Tierra de nadie

Alberto Núñez Seoane

El peligro de las masas

25 de agosto 2025 - 05:59

EL ser humano es uno. El hecho de ser individuo hace factible que el hombre lo sea. Sin la exclusividad de su condición, su realidad no sería posible. No obstante, como hemos apuntado en otras ocasiones, la misma condición que le exige un yo específico y separado del resto de los individuos de su misma especie, le reclama la relación social con ellos. Sin ella no podría realizarse como lo que es.

La comunicación con sus semejantes, la interacción con los demás, se convierte en exigencia. El dilema es -lo es para muchas mentes inquietas, reflexivas e inteligentes- administrar esa necesidad que, aunque pueda llegar a no parecer imprescindible en determinados casos y en ciertas circunstancias -hastío, decepción, constatación de la insoportable, extendida e imparable estupidez, desengaño, indignación, hartura e incluso repulsión hacia la mayor parte de nuestros congéneres, eso que se conoce como misantropía-, no deja de ser requisito insustituible para mantener la mente sana y la sensatez dispuesta. La cantidad e intensidad de esa relación, será ya cuestión que cada cual debe decidir, asumir y luego actuar en consecuencia.

En relación inversamente proporcional a la personalidad, lucidez e inteligencia que cada uno de nosotros posea, se mide la necesidad, a veces obsesiva, en ocasiones paranoica, casi siempre adictiva y siempre significativa, que sienten y diríamos que padecen, una gran mayoría de las personas por, no sólo la relación sino por el trato prolongado, hasta el aburrimiento, permanente, hasta la saciedad, y extendido a todos los ámbitos de lo cotidiano, hasta lo insoportable, con el resto de los integrantes de la sociedad, física o virtual, en la que conviven, lo que no indica sino una dependencia enfermiza. La causas son variadas y muy interesantes, pero no es ahora momento para adentrarnos en esas inquietantes profundidades.
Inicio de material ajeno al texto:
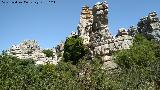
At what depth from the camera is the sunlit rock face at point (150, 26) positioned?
6675 centimetres

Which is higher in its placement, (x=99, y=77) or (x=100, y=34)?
(x=100, y=34)

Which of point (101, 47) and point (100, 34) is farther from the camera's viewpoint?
point (100, 34)

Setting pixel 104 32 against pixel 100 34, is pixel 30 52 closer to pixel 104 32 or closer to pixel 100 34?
pixel 100 34

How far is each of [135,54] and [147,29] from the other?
13846 mm

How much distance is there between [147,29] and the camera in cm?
6931

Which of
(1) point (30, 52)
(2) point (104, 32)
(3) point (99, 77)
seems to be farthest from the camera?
(1) point (30, 52)

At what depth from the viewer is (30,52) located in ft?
272

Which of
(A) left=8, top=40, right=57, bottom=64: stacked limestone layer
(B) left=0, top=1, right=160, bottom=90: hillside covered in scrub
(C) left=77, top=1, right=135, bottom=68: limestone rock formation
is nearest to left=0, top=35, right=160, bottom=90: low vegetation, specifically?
(B) left=0, top=1, right=160, bottom=90: hillside covered in scrub

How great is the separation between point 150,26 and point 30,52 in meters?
30.3

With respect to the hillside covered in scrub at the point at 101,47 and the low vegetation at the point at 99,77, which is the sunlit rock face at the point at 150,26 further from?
the low vegetation at the point at 99,77

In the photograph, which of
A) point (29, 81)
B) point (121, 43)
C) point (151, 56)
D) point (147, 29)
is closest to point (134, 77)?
point (29, 81)

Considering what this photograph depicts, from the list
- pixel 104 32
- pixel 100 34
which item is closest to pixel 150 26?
pixel 104 32

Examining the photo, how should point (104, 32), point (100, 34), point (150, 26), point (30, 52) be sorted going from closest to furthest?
point (104, 32) < point (100, 34) < point (150, 26) < point (30, 52)

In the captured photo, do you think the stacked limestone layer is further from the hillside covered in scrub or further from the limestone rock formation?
the limestone rock formation
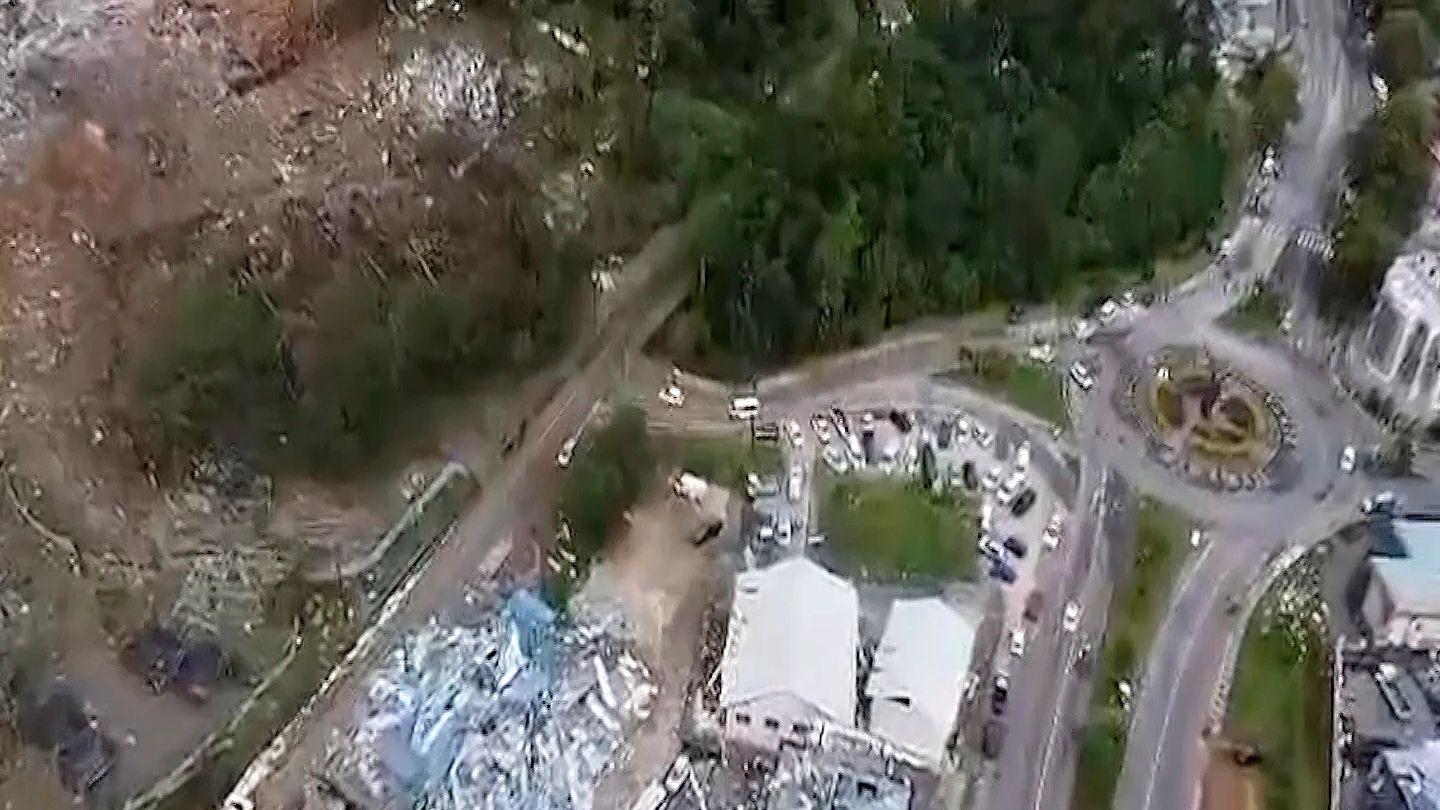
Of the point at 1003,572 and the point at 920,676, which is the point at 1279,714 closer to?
the point at 1003,572

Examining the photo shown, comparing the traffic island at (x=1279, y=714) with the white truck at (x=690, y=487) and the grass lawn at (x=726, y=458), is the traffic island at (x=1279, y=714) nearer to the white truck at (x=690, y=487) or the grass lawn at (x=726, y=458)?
the grass lawn at (x=726, y=458)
Si es el momento para denunciar que esta, en nuestra opinión, insana, si es excesiva, necesidad de estar en contacto continuado, intenso y excluyente -excluyente respecto al ser individual que el humano es-, termina por apartar, encoger o incluso anular el yo de la persona que así se comporta. Este debilitamiento de la personalidad, esta dilución de la opinión propia y del albedrío y del carácter del individuo, conduce, como parece obvio, a la abolición de lo específico, determinante y único que cada ser humano, por el hecho de serlo, posee como cualidad imprescindible para hacer en su vida lo primero y más importante que podemos hacer en ella: ser nosotros mismos.

Anulado, o casi, el individuo, el protagonismo se traslada a las masas. Esto no es bueno ni para las propias masas ni, por supuesto, para los peones, en los que se han convertido los que fueron personas, que las integran, sucede igual que con el ladrillo que forma el muro: cuando el ladrillo se apila, adherido con cemento al ladrillo vecino, ocurre que ya no hay ladrillo, ni ladrillos, lo que hay, lo único que queda es muro.

Las masas sólo convienen a quien pueda dirigirlas, manipularlas y someterlas, algo, por otra parte, mucho más fácil de conseguir -dirigir, manipular y someter- que si de personas se tratara, y mucho más difícil todavía, si de personas que piensan se tratase. Y es que las masas, aunque estén compuestas por personas, ni son personas ni piensan.

La masa no puede pensar, los seres que las integran perdieron la capacidad de hacerlo cuando decidieron dejar de ser personas para ser parte del ente en el que ahora vegetan.

Comenzaron por no pensar por sí mismos sino como el que tenían a su lado, terminan por dejar que sean otros los que piensen por ellos…

Tampoco lo quieren, pensar. Sus metas y objetivos son muy otros, pues ya no se comportan ni viven como los individuos que fueron, ahora desean lo que les hacen desear; necesitan lo que les hacen creer que es necesario, imprescindible; pelean contra quien y lo que les presenten como enemigo capaz de privarles de lo que ansían; confían, tienen necesidad de hacerlo, en quien les dice todo esto, porque les han dicho también que sólo con ellos podrán alcanzar lo que quieren lograr. Las masas son dúctiles, maleables y controlables: ya que no piensan, tan sólo hay que hacerles creer que van a conseguir todo lo que les has hecho ver que deben desear … si hacen lo que se les dice que hagan. Ellas no piensan, piensan por ellas.

El primero de los muchos peligros que suponen las masas para la libertad de las personas, es su incapacidad, voluntariamente aceptada por una voluntad que ya no lo es, para pensar. Si no se piensa no se razona, entonces es el que mueve los hilos de la marioneta quien decide que va a pasar con la marioneta.